PROMPT
Reproduce exactly the final portion of the data: every line from the one containing "How far is pixel" through the last line, inclusive.

==== DATA FOR PROCESSING ====

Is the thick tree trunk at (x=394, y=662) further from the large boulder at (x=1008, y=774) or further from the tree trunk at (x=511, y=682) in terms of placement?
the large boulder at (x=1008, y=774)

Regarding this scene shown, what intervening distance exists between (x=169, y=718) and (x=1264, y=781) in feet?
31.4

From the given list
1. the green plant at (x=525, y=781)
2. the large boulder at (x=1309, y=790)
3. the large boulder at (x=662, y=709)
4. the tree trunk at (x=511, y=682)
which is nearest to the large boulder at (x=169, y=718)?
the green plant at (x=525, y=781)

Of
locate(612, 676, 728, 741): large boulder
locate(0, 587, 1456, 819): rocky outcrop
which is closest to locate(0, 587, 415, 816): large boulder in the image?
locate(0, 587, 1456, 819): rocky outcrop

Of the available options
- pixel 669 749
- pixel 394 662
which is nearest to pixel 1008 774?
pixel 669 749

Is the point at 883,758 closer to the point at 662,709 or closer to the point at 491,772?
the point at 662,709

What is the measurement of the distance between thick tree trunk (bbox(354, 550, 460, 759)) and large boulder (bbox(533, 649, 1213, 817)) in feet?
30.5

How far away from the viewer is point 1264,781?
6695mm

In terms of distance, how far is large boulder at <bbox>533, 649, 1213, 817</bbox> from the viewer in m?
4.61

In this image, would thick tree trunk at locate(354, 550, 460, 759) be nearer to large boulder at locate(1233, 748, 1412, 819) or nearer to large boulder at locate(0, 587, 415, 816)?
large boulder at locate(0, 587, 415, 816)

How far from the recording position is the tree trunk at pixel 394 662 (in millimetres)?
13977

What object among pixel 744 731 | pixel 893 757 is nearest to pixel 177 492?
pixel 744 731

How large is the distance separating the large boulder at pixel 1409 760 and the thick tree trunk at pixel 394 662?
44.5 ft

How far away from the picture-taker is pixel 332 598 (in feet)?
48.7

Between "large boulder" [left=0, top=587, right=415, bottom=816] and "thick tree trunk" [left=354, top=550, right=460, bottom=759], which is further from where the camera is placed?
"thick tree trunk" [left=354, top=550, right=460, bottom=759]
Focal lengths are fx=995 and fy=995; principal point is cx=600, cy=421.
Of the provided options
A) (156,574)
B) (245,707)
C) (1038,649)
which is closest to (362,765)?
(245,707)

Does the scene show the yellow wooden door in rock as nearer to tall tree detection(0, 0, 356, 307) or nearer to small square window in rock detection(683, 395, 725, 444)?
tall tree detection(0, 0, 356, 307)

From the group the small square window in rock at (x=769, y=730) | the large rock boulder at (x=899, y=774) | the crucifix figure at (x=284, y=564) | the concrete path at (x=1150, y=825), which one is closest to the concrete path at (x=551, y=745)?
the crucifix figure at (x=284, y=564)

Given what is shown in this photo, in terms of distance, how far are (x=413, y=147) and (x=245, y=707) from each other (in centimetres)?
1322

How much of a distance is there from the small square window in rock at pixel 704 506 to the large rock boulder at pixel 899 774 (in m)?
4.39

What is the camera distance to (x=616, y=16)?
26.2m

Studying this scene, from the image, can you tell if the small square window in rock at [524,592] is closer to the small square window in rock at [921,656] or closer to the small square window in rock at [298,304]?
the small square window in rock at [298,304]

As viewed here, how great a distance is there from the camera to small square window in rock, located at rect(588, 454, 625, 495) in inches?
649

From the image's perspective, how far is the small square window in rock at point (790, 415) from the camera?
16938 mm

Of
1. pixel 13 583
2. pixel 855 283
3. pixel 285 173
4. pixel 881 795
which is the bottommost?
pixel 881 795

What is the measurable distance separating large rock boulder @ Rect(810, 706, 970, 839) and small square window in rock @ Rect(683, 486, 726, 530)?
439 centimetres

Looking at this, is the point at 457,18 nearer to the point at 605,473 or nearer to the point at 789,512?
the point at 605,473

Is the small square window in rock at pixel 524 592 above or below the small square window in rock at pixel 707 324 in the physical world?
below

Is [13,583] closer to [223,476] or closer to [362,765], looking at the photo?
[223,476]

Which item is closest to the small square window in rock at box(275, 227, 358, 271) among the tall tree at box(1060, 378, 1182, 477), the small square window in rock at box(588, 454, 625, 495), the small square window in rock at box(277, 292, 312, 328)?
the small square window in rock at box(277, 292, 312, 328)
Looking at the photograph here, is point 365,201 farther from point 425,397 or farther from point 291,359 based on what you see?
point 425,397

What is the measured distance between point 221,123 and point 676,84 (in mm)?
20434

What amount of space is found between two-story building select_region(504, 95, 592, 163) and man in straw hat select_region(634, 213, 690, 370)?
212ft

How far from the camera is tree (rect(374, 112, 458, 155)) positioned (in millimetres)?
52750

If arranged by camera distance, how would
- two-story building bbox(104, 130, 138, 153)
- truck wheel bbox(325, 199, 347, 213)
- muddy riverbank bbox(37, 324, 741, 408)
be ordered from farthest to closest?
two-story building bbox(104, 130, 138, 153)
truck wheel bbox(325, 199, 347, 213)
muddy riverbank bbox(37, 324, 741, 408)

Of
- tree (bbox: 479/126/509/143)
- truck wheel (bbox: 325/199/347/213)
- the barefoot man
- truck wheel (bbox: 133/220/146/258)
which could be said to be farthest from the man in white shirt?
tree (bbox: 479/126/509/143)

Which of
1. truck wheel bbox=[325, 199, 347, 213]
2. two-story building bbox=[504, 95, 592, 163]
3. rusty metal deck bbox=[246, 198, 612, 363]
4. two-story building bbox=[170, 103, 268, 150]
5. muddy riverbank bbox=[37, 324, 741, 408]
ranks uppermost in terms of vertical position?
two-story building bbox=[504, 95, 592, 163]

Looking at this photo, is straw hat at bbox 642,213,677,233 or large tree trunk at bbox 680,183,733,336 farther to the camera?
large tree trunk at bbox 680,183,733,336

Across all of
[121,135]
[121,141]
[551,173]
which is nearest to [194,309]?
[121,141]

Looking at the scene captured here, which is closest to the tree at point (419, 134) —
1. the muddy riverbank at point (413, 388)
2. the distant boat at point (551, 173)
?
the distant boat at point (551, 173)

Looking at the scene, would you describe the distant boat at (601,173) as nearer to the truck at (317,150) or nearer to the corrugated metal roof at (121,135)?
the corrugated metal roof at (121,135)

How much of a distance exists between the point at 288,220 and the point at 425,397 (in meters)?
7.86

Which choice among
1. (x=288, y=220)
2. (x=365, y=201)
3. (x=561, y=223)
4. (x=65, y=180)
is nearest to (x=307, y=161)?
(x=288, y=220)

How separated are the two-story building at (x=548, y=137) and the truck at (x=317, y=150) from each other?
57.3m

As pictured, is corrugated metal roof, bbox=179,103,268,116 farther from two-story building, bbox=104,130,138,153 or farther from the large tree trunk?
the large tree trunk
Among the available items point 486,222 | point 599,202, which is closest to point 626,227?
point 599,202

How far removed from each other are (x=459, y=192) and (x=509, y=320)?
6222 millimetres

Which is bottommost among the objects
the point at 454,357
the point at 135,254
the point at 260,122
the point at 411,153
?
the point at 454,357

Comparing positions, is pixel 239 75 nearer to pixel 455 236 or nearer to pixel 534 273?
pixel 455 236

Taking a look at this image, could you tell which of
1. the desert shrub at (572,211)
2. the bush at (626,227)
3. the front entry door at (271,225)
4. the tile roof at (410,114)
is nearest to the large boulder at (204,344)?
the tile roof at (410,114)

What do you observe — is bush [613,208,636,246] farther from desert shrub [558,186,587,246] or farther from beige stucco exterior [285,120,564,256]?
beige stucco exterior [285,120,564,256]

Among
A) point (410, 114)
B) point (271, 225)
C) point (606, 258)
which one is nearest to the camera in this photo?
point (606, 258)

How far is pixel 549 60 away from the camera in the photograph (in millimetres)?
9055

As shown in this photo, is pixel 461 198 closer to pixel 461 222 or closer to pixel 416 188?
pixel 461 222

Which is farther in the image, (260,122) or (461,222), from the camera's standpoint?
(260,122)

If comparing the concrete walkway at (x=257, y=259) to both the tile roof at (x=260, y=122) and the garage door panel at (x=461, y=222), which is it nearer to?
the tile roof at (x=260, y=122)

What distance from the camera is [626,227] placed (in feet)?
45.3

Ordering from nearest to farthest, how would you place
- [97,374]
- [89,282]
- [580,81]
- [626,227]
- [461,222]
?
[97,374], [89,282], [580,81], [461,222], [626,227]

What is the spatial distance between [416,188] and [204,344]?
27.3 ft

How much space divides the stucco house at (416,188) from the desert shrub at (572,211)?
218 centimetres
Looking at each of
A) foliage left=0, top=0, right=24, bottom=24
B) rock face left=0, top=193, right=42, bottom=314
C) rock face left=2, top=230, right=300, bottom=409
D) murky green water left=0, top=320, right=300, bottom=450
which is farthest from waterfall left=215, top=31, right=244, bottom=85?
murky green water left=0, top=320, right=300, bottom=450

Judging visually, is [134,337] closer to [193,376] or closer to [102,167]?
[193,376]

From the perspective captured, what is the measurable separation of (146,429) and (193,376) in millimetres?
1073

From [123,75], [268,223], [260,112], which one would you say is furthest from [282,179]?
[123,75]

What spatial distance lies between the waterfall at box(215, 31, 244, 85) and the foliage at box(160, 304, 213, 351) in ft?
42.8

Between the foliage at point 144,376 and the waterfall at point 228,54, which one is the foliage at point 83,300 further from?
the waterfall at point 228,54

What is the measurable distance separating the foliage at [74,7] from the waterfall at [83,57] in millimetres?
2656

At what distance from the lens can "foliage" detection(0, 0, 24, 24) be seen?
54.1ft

====

OUTPUT
How far is pixel 549 60 away from the camera in the photograph (in millimetres)?
9055

As shown in this photo, is pixel 461 198 closer to pixel 461 222 or closer to pixel 416 188?
pixel 461 222

Which is farther in the image, (260,122) or (461,222), from the camera's standpoint?
(260,122)

If comparing the concrete walkway at (x=257, y=259) to both the tile roof at (x=260, y=122) and the garage door panel at (x=461, y=222), which is it nearer to?
the tile roof at (x=260, y=122)

What distance from the camera is [626,227] placed (in feet)?
45.3

Ordering from nearest to farthest, how would you place
- [97,374]
- [89,282]
- [580,81]
- [626,227]
- [461,222]
?
[97,374], [89,282], [580,81], [461,222], [626,227]

What is the spatial distance between [416,188] and [204,344]?
27.3 ft

How much space divides the stucco house at (416,188) from the desert shrub at (572,211)?
218 centimetres
Looking at each of
A) foliage left=0, top=0, right=24, bottom=24
B) rock face left=0, top=193, right=42, bottom=314
C) rock face left=2, top=230, right=300, bottom=409
D) murky green water left=0, top=320, right=300, bottom=450
which is farthest from waterfall left=215, top=31, right=244, bottom=85?
murky green water left=0, top=320, right=300, bottom=450

Judging visually, is [134,337] closer to [193,376] or closer to [102,167]?
[193,376]

From the perspective captured, what is the measurable separation of (146,429) and (193,376) in millimetres?
1073

From [123,75], [268,223], [260,112], which one would you say is furthest from [282,179]?
[123,75]

What spatial distance lies between the waterfall at box(215, 31, 244, 85) and the foliage at box(160, 304, 213, 351) in ft?
42.8

Between the foliage at point 144,376 and the waterfall at point 228,54, which one is the foliage at point 83,300 further from?
the waterfall at point 228,54

What is the measurable distance separating the foliage at [74,7] from the waterfall at [83,57] in millimetres?
2656

At what distance from the lens can "foliage" detection(0, 0, 24, 24) be seen?
54.1ft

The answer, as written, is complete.